What was all that fuss about the EU Cookie law? Remember the outcry from businesses and retailers who claimed it’d cripple their essential online operations? Remember the apocalyptic claims that it’d completely incapacitate major websites – developed over many years – with the click of a single button?
And after all the fuss – what happened? Well, the answer is – not much from a user point of view. Most people will have noticed that when they visited the websites of some major companies, media outlets, or retailers, they found a small box waiting for them at the top of the interface. This box explained in a couple of sentences that the website needs tracking cookies enabled to function properly and that you had two options – continue to accept them or click to find out more about fiddling with your preferences to disable them.
Most people obviously chose the simpler option – continue accepting cookies – and continued their browsing after only the slightest of delay. Many probably didn’t even fully read the info (the kind of people who will click anywhere just to get an error message to go away – you know who you are…). Maybe a small number of users, who had followed the story and were expecting the changes, chose to be redirected to their preferences and amended them to block tracking cookies.
My personal experience basically involved encountering this choice only on two of the websites I regularly visit – the BBC homepage and Channel 4′s site, out of about 30 sites that I tried (including major retailers like Amazon). So, if you’re wondering what all the fuss was about when the consequences of the passing of the law seem so meek, there are basically two reasons why the ‘end of the world scenario’ failed to materialise. In order of importance they are:
1. The EU directive was actually significantly watered down at the last minute (48 hours before passing) by the UK Information commissioner to allow for the principle of ‘implied consent’ (which had previously been discussed and rejected). This is why you don’t have an ‘allow cookies’ and ‘block cookies’ choice – but instead one between ‘allow cookies’ and ‘find out more/see preferences’.
In other words you don’t get a choice in which both options are equally easy to pursue but one in which blocking the cookies requires more effort than continuing to allow them. This is basically half-way in between making the cookies an ‘opt out’ issue (i.e. what has been the case until now) and the equal choice that the EU directive proposed (and which retailers feared).
2. Secondly, and more importantly, according to KPMG estimates, around 95% of websites falling under the jurisdiction of the law have yet to comply with it, potentially risking financial ruin by courting fines that could be as high as 500,000 GBP for continued failure to comply.

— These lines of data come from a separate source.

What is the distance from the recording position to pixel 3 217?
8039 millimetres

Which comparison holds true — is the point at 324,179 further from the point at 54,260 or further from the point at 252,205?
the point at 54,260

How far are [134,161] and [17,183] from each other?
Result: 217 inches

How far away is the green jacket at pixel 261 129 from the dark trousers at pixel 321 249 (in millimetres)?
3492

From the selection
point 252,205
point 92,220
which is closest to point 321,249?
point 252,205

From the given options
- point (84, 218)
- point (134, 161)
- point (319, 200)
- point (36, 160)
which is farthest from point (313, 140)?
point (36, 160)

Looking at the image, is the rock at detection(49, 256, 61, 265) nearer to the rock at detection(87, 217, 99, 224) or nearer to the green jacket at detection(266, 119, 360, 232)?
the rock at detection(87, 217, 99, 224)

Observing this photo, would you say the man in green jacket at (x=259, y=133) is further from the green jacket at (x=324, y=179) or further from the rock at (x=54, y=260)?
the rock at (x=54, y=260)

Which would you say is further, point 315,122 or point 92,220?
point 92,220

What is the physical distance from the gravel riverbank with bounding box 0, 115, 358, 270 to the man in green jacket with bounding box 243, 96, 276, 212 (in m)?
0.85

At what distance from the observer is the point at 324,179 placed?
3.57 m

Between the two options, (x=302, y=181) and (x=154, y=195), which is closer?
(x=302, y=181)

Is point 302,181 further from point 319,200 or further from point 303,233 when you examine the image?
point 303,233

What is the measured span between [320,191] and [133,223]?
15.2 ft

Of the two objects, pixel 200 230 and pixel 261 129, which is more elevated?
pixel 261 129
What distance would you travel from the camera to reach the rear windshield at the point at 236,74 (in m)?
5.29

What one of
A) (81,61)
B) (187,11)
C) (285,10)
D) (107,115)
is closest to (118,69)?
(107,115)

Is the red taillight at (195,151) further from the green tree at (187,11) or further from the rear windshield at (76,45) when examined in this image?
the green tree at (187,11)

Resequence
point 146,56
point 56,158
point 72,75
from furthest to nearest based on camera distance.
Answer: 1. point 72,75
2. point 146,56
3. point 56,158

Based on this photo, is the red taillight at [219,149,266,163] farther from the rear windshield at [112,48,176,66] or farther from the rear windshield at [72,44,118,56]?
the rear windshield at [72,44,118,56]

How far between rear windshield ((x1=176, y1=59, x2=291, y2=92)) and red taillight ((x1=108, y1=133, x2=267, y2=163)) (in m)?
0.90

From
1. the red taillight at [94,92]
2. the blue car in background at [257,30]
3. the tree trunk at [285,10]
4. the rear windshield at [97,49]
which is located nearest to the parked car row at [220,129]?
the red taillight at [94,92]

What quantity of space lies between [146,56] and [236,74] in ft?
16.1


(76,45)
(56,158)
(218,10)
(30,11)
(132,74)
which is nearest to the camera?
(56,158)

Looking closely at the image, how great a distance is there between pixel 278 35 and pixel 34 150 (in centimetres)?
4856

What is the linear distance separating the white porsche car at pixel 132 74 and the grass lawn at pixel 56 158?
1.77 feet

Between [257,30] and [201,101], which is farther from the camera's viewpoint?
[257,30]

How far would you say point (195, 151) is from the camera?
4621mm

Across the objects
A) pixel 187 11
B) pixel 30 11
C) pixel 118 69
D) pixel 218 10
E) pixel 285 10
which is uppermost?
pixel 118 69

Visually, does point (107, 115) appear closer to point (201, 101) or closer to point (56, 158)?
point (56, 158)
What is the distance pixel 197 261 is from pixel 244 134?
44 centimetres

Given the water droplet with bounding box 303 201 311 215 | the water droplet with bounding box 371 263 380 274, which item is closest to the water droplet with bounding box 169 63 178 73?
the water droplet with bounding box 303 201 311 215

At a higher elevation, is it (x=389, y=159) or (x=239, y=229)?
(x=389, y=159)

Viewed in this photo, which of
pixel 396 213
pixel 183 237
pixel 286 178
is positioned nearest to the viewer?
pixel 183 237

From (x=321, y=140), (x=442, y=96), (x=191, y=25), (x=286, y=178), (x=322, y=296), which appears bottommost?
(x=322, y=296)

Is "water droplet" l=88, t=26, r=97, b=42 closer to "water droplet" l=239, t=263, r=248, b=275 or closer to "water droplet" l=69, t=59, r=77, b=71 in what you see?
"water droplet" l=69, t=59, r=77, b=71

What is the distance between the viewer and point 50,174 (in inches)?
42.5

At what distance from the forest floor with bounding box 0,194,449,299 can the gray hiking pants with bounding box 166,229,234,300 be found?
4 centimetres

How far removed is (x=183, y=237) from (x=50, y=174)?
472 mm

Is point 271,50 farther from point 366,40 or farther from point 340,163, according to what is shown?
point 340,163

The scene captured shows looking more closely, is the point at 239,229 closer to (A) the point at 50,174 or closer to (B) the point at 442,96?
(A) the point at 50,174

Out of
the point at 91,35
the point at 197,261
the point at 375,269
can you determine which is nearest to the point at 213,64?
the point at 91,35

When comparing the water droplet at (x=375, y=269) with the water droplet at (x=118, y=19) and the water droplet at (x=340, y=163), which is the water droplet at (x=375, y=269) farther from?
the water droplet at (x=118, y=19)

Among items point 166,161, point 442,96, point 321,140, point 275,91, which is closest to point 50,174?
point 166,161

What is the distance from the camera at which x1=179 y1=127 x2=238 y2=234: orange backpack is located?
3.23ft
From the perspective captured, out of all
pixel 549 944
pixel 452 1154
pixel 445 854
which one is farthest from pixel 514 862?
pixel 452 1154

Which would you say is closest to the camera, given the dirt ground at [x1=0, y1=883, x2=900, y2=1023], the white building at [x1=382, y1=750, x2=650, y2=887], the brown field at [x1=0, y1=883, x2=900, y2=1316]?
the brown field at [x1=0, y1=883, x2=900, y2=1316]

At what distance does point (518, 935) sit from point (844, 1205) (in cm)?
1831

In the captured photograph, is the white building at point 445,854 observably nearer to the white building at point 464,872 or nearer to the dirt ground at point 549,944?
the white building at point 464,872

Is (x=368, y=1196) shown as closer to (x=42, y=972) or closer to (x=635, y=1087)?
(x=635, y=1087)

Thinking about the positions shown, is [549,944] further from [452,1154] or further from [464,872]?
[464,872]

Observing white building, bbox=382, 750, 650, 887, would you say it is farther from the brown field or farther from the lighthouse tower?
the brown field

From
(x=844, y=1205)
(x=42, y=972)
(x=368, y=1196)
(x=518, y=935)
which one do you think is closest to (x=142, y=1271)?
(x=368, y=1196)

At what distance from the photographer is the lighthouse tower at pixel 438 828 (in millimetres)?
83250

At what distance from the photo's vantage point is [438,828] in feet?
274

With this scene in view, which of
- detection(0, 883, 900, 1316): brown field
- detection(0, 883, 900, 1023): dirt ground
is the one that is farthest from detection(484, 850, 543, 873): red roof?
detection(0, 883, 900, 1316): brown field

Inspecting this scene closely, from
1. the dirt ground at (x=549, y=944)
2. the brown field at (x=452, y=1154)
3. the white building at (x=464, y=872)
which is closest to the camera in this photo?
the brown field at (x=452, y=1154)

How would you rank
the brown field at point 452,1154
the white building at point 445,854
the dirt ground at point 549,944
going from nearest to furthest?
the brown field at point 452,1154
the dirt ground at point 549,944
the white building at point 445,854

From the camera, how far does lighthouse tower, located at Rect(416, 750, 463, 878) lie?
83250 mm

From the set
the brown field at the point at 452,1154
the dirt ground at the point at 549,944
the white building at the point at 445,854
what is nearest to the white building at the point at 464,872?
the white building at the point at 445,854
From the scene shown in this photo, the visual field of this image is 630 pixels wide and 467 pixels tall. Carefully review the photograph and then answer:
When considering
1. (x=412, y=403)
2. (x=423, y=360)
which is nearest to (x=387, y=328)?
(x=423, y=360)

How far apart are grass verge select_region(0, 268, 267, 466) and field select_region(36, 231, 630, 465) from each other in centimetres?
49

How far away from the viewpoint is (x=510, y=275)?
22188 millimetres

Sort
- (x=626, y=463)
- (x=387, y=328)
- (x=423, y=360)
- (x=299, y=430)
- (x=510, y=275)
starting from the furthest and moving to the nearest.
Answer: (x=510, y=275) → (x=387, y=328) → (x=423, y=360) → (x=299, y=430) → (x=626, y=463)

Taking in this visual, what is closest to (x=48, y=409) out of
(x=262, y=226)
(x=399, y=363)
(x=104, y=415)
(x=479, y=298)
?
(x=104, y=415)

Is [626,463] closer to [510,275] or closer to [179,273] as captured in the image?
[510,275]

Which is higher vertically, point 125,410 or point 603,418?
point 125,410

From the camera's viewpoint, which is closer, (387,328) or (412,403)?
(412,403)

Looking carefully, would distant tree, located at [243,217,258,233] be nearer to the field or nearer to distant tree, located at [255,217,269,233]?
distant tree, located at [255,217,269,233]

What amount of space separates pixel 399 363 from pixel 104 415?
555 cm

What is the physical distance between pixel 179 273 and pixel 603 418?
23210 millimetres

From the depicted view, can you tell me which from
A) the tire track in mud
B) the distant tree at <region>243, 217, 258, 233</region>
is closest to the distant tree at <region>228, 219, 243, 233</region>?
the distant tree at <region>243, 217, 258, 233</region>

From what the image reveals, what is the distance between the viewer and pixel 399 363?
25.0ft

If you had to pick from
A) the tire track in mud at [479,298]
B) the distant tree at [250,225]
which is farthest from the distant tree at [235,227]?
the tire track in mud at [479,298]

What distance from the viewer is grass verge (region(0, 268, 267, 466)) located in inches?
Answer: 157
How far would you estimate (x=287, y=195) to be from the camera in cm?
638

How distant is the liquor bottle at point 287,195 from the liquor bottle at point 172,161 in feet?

So, the reason why the passing of the EU law seems to have been a bit of a damp squib is that hardly anyone is complying with it for the moment – and even those that do are doing so in a way that complies with a much watered down version of the directive (which is pretty inconsequential in its impact). As the Guardian tech piece on the issue points out – the potential shake-up, the prospect of which caused such a fuss initially, will only come if the UK’s watered down version of the directive is challenged and consequently amended to deny the ‘implied consent’ which allows sites to continue to retain a very high percentage of users with tracking cookie settings enabled.
If the choice presented to users were instead simply ‘allow’ or ‘deny’ – presumably many more would choose ‘deny’ (who voluntarily wants to be tracked?). Admittedly some of these people would then reverse their decision if they found subsequent experience of a site to be unsatisfactory – but the overall disruption to systems and practices of online retailing and web development would be significant, and it is not yet quite clear what a solution (that retained business at current levels) would look like afterwards.